**What this exercise asks**
**a.** List the username of each poster in the doe permit thread below, with the date shown beside each one.
**b.** Pick up the doe permit thread below after its final reply and write the next post.

-- START OF Extract to read --

# Doe Permits



## shooter921 (Jan 1, 2001)

Boehr, I made a mistake when I applied for my doe permit this year. I guess the area's changed and the guy at the sportsshop told me which area the state land was in. I trusted him and applied. But it turns out its not in that area. Its the one above it. Is there anyway I can call the DNR or someone and have it switched? Or should I just wait until there are left overs and buy it that way. Thanks 

80


----------



## Pinefarm (Sep 19, 2000)

I think you're stuck with it. I've called the DNR on similar matters in the past and was told that it's the responsibility of the customer to check his receipt at the time of purchase. One of the screw ups we see the most is for turkey permit party ID numbers. Some clerk at Wal-Mart doesn't enter it correctly and then when the permits come out, the second guy of the party doesn't get drawn and his buddy does. I've had cases where both guys come in together and upon looking at their slips, the party ID's don't match up. The computer doesn't know any difference. I may be wrong, but since the deadline was Aug. 1, I'm pretty sure you're stuck and will have to wait for leftovers at this point.


----------



## boehr (Jan 31, 2000)

Bob is correct, your stuck with it. You can attempt to purchase a left over but being truthful, I wouldn't count on public land leftovers being available.

-- END OF Extract to read --
-- START OF Information shown --

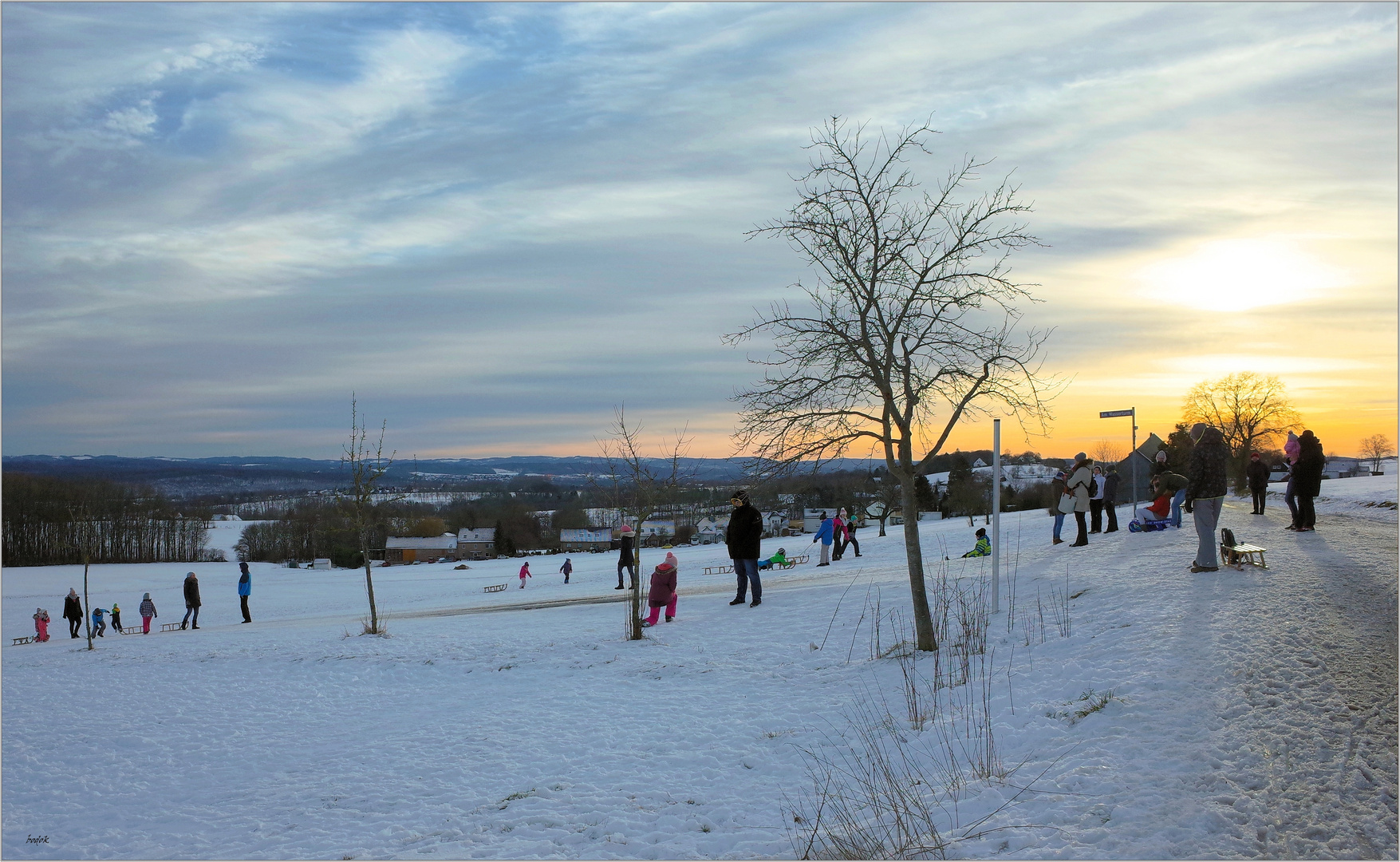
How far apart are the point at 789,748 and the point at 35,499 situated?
145 metres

-- END OF Information shown --

**Response list**
**a.** shooter921 (Jan 1, 2001), Pinefarm (Sep 19, 2000), boehr (Jan 31, 2000)

**b.**
----------



## shooter921 (Jan 1, 2001)

Ok, thank you both. Just what I thought. I guess I will have to go to that area during gun season then. When do you think the left overs will be available?


80


----------



## boehr (Jan 31, 2000)

Private Land leftover licenses go on sale Sept 21 at 10 am

Public Land leftover licenses go on sale Sept 25 at 10 am

Do to the fact you applied instead of just purchasing an antlerless permit over the counter, I assume you are older than 16 this year? I can't remember your age.


----------



## shooter921 (Jan 1, 2001)

Correct I am 17. Is this going to give me any trouble with trying to get a left over license?

80


----------



## boehr (Jan 31, 2000)

No it won't give you trouble, just a little different for 16 and under.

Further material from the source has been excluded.